Acquiring data with single sensors or small arrays in a desert environment may lead to challenging data quality for subsequent processing. We present a new approach to effectively "heal" such data and allow efficient processing and imaging without requiring any additional acquisition. A novel method combines the power of seismic beamforming and time-frequency masking originating from speech processing. First, we create an enhanced version of the data with beamforming or local stacking. Beamforming effectively suppresses scattered noise and finds weak reflection signals, albeit sacrificing some higher frequencies. Next, we employ a seismic time-frequency masking procedure to fix the original data while using beamformed data as a guide. Time-frequency masking effectively fixes corrupt and broken phase of the original data. After such data-driven healing, prestack data can be effectively processed and imaged, while maintaining the higher frequencies lost during beamforming.
沙漠环境下单传感器数据处理的相位校正修复地震数据
在沙漠环境中使用单个传感器或小型阵列获取数据可能会对后续处理的数据质量造成挑战。
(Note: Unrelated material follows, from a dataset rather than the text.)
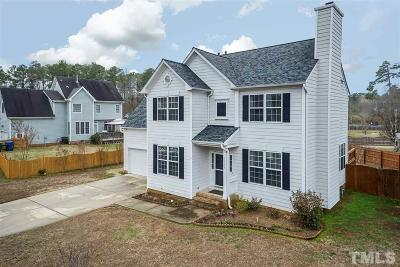 Durham Single Family Home Contingent: 5904 Whisperwood Drive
我们提出了一种新的方法来有效地“修复”这些数据,并允许在不需要任何额外采集的情况下进行有效的处理和成像。一种新的方法将地震波束形成的能力与语音处理产生的时频掩蔽相结合。首先,我们用波束成形或局部叠加创建一个增强版本的数据。波束形成有效地抑制了散射噪声,并发现了微弱的反射信号,尽管牺牲了一些更高的频率。接下来,我们采用地震时频掩蔽程序来固定原始数据,同时使用波束形成数据作为指南。时频掩蔽有效地修复了原始数据的损坏相位。在这种数据驱动的修复之后,叠前数据可以有效地处理和成像,同时保持波束形成过程中丢失的较高频率。
本文章由计算机程序翻译,如有差异,请以英文原文为准。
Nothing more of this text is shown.